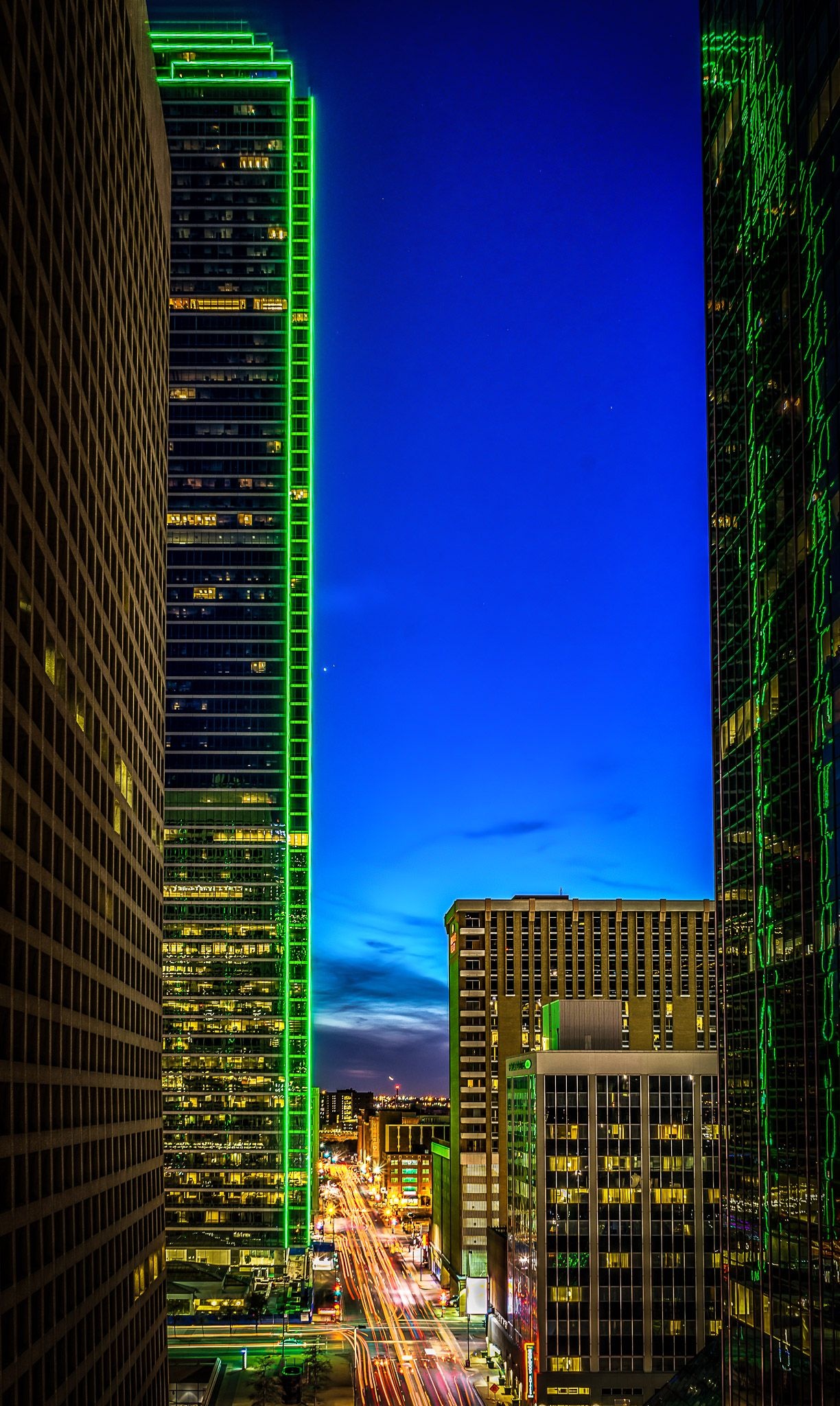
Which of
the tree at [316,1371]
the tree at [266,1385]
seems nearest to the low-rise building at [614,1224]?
the tree at [316,1371]

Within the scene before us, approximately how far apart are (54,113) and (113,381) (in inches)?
981

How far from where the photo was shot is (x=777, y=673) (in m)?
78.6

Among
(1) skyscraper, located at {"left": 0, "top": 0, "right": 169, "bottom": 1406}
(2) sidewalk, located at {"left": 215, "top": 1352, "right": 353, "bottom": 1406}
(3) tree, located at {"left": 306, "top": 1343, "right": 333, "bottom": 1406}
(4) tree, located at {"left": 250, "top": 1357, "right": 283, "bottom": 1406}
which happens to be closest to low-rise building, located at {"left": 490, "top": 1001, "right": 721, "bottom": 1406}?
(2) sidewalk, located at {"left": 215, "top": 1352, "right": 353, "bottom": 1406}

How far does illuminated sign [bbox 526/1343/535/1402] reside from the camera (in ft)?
438

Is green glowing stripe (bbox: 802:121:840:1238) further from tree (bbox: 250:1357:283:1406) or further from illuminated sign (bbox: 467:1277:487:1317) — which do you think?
illuminated sign (bbox: 467:1277:487:1317)

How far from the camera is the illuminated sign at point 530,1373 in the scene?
5261 inches

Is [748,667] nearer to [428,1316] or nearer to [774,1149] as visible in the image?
[774,1149]

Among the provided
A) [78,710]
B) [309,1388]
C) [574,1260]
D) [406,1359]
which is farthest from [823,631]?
[406,1359]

Aim of the exercise:
Rewrite the listing with "low-rise building" changed to "low-rise structure" everywhere, keeping all other wording the same and omitting the pictures.

Written solution:
Which of
the tree at [316,1371]
the tree at [266,1385]
seems nearest to the low-rise structure at [614,1224]?
the tree at [316,1371]

Within the scene before us, approximately how far apart are (54,113) and (113,381) (in inches)?
981

How far from where the photo was shot is (x=777, y=673) (in m)?
78.6

Among
(1) skyscraper, located at {"left": 0, "top": 0, "right": 169, "bottom": 1406}
(2) sidewalk, located at {"left": 215, "top": 1352, "right": 353, "bottom": 1406}
(3) tree, located at {"left": 306, "top": 1343, "right": 333, "bottom": 1406}
(4) tree, located at {"left": 250, "top": 1357, "right": 283, "bottom": 1406}
which happens to be closest to low-rise structure, located at {"left": 490, "top": 1001, "right": 721, "bottom": 1406}?
(2) sidewalk, located at {"left": 215, "top": 1352, "right": 353, "bottom": 1406}

How far does illuminated sign [bbox 526/1343/535/1402] reside from the camera (in ft)?
438

Is green glowing stripe (bbox: 802:121:840:1238) further from tree (bbox: 250:1357:283:1406) or further from illuminated sign (bbox: 467:1277:487:1317) — which do you think?
illuminated sign (bbox: 467:1277:487:1317)

How far from the camera is the illuminated sign at point 530,1373 in the scene?
5261 inches

Is [748,667] nearer to [428,1316] or nearer to [774,1149] as visible in the image?
[774,1149]

Among the provided
A) [78,710]
B) [309,1388]
C) [574,1260]
D) [406,1359]
which is farthest from [823,631]?
[406,1359]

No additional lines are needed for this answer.